Sacrifice: An Interview
by Natasha Saje

How does someone access a past life?

Sometimes the past drips into the present. I love blue potatoes and corn. That and some other things made me wonder if I had been Incan.

And how did you go about confirming that?

My head has a unique shape. See, on top there’s a hollow where I can balance a potato. The Incans demarcated tribes by swaddling the heads of infants. And I hate to drive.

Anything else?

I use knots to communicate, like tying shoelaces together and then leaving them around for the cats.

So your past life is a curiosity for you?

There are many ways to explain the unexplainable. Some people think they’ve been abducted by aliens, some believe in God, others in past lives. A force directs the soul back to earth again and again.

How do you know when a past life memory is true?

How does one know when anything is true?

Tell us about your Incan life.

In 1493 a drought had stunted the crops and stopped the animals from breeding. My father offered me to the Emperor as a sacrifice. I was ten and perfectly proportioned, without blemish. Priests accompanied us to Cuzco where the Emperor had a feast in my honor. Then we climbed to a higher altitude, where they gave me the maize alcohol chichi, and placed me in a canyon shaft.

And then?

I was walled-in alive. After my death I spoke to the people as an oracle. I saw the moon with three great haloes, one blood-red, one shading from black to green, the third ashen. I predicted the coming of the Spaniards, the fall of the Empire.
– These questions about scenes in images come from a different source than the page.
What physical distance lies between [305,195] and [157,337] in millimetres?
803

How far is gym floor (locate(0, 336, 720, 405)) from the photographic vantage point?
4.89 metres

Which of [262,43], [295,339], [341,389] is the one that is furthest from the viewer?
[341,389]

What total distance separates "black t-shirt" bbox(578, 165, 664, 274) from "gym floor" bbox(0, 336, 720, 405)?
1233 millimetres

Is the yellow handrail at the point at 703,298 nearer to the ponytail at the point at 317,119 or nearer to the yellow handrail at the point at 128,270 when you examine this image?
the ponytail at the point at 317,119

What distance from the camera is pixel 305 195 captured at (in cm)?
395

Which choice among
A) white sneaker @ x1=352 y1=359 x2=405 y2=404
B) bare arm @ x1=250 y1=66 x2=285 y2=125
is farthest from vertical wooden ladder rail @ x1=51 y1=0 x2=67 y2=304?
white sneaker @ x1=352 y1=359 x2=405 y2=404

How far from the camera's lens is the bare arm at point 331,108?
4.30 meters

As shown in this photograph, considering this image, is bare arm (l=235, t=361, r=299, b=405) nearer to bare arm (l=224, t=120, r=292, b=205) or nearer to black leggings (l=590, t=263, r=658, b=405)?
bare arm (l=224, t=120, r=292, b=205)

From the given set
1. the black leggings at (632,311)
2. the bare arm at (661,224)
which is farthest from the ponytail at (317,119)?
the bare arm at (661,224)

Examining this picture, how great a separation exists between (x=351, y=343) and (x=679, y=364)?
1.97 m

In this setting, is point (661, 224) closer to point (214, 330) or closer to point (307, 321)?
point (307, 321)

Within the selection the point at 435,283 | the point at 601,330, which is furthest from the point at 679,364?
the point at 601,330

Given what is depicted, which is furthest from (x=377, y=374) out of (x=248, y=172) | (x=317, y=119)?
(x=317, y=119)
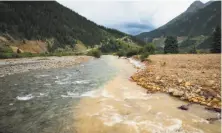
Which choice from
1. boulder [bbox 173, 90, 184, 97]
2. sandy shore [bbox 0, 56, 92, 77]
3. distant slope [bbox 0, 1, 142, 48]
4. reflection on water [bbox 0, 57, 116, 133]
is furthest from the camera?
distant slope [bbox 0, 1, 142, 48]

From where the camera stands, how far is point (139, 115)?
40.2ft

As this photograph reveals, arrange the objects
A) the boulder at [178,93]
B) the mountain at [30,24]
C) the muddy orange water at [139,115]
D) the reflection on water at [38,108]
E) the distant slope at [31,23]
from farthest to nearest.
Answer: the distant slope at [31,23] < the mountain at [30,24] < the boulder at [178,93] < the reflection on water at [38,108] < the muddy orange water at [139,115]

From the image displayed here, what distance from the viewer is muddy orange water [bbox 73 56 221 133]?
10337 mm

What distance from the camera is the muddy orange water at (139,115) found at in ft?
33.9

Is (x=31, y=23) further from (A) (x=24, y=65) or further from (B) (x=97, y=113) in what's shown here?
(B) (x=97, y=113)

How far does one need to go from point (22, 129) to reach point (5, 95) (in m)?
8.08

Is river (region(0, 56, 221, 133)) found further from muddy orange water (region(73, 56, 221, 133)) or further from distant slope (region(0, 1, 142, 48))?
distant slope (region(0, 1, 142, 48))

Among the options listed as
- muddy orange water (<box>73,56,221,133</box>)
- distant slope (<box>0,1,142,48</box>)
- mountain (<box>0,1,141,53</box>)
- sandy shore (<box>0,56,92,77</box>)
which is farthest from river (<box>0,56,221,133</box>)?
distant slope (<box>0,1,142,48</box>)

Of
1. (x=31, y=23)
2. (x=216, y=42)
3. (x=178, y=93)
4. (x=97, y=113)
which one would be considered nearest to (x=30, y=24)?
(x=31, y=23)

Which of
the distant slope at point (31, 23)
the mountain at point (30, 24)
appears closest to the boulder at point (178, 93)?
the mountain at point (30, 24)

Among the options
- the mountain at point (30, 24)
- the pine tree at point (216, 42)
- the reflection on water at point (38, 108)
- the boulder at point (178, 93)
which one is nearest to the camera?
the reflection on water at point (38, 108)

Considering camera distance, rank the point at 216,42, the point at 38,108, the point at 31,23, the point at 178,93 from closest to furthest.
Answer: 1. the point at 38,108
2. the point at 178,93
3. the point at 216,42
4. the point at 31,23

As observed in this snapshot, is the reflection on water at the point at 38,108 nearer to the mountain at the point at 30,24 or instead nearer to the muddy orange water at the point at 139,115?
the muddy orange water at the point at 139,115

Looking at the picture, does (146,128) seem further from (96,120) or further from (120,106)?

Can you see the future in this life?

As a person of the four directions, a child of the sun, I see a tear in the fabric of time.

What does that mean?

The Incans had a creed: Do not steal. Do not lie. Do not be lazy. In the U.S. we have entered a period of sloth and dishonesty.

What can be done about it?

“Pacha” means earth or time. Interesting, don’t you think, that the two are interchangeable? “Cuti” means to set things right. The Pachacuti is not a messiah in an individualistic Christian sense, but a spiritual prototype. Look at a mountain side that’s been mined or watch the sun go down at the equator: one learns the swiftness of change.

How does that translate for you?

I weave cotton finer than silk but do not make a blindfold. I enter the Province of the Ant.

Which means?

We must regain our luminous nature in the Place of Good Pasture.
(begins singing)

Ñoqan kani Intiq Churin, taytallaysi kachamuwan
Ñoqan kani Intiq wawan, taytallaysi kamachiwan

I am a daughter of the Sun, going to my people.
I’m one of the children, going to my people.
I’m a child of the Sun, coming for a purpose.
I’ve come to find and gather my people.

Inca child, like me, in what country are you crying?
Child of the Sun, like me, listen to us cry.